Eager to test out this new idea, I plundered the garage for a few good cardboard containers. Cap’n Firepants wasn’t home, so it is possible that I might have chosen some packaging for which he had other plans. Probably, the perfect box that had a bunch of stuff in it which I dumped on the garage floor would not have been one of the ones the Cap’n would have selected for this experiment. Perhaps he won’t notice. At least, hopefully, not until after Valentines’ Day.
After carefully selecting Wonderbutt’s new toys, I got the video camera ready so as not to miss a moment of any television-worthy footage.
I am sorry to say that boxes will not be the next recipient of the P.A.W. award. They are sadly lacking in the durability criteria.

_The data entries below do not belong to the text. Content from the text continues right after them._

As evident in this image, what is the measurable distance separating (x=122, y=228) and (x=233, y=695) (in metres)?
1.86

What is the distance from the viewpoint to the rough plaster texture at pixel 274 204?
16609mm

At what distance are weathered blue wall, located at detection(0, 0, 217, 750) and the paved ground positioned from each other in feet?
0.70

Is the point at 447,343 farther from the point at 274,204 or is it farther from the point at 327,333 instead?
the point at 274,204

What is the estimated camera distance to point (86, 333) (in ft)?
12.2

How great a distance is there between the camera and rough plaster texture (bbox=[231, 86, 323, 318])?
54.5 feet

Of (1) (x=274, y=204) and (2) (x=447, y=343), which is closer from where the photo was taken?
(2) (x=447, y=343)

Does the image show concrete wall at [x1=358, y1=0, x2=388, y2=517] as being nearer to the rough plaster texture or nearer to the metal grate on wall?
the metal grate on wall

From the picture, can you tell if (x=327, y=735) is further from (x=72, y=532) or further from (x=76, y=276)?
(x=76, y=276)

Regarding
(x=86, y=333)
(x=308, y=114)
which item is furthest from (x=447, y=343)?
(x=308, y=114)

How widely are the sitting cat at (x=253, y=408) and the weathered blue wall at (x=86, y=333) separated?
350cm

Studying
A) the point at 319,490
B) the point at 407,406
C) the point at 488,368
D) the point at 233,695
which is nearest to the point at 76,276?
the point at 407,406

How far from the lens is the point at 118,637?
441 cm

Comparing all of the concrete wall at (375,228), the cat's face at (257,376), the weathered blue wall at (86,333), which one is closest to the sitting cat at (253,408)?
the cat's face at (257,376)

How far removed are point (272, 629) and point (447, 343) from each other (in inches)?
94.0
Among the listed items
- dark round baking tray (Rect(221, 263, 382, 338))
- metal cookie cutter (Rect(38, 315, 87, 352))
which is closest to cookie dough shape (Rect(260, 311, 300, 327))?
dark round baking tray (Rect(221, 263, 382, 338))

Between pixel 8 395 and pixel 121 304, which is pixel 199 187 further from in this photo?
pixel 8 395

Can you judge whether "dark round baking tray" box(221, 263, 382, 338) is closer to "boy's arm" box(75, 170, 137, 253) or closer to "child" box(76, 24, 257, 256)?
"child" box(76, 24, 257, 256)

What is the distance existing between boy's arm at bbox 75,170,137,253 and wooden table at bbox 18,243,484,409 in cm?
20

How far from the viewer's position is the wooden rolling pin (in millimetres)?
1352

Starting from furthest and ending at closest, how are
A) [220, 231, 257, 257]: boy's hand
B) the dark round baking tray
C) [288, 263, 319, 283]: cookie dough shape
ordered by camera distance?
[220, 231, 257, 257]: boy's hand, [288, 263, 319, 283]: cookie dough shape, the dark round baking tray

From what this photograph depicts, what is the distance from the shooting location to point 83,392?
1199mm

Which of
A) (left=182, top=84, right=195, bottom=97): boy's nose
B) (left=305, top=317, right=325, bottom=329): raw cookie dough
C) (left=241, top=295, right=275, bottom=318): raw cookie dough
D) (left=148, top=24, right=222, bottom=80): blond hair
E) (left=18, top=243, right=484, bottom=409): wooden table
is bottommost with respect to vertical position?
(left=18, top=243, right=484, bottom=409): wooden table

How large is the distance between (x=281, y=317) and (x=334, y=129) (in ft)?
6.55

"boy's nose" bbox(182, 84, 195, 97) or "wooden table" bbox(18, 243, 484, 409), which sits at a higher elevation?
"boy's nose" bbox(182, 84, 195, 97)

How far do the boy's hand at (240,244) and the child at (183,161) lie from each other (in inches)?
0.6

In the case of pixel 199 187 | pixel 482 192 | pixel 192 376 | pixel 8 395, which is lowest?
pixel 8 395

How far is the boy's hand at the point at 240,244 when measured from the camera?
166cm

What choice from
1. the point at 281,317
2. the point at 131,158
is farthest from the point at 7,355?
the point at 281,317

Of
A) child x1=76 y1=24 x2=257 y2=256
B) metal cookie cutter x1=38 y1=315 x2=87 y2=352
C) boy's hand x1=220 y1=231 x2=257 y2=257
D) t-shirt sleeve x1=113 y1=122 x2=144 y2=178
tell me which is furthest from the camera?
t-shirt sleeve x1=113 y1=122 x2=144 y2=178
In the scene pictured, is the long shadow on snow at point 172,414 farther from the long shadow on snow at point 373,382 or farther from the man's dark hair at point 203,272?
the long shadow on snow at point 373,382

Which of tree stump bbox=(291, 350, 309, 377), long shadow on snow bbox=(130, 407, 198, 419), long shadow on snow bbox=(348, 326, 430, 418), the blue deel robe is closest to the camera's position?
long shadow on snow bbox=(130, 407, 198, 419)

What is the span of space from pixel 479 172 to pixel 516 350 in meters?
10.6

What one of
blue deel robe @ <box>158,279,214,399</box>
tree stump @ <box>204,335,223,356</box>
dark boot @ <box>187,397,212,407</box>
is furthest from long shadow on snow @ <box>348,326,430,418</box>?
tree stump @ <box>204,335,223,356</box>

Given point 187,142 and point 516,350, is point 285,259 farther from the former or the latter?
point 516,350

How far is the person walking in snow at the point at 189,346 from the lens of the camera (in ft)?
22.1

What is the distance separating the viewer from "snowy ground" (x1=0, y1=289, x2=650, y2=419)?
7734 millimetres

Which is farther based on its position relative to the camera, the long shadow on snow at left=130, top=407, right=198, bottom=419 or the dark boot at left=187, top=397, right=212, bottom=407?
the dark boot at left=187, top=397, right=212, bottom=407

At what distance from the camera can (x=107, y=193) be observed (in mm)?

There were a few seconds with the box during which I thought we might have a winner. Wonderbutt seemed to delight in scooting the shoe box across the floor in some kind of poor boy’s imitation of chasing the ball his mother couldn’t afford to buy him because she needed to put food on the table. But Wonderbutt’s enjoyment was short-lived once he figured out how to open the box back up and start ripping out the sides. In some kind of poor boy’s imitation of eating the food his mother couldn’t afford to buy to put on the table.
A few things I should make clear: I do feed the dog (which should be apparent if you look at his rotundness), I do buy him actual toys, and our floor looks like it has a skin condition because we pulled up the carpeting and are planning to get stained concrete.
I am sorry to disappoint you that I will not be announcing a new P.A.W. Award recipient today. You might should keep reading for another week or two if this is a Matter of Great Importance.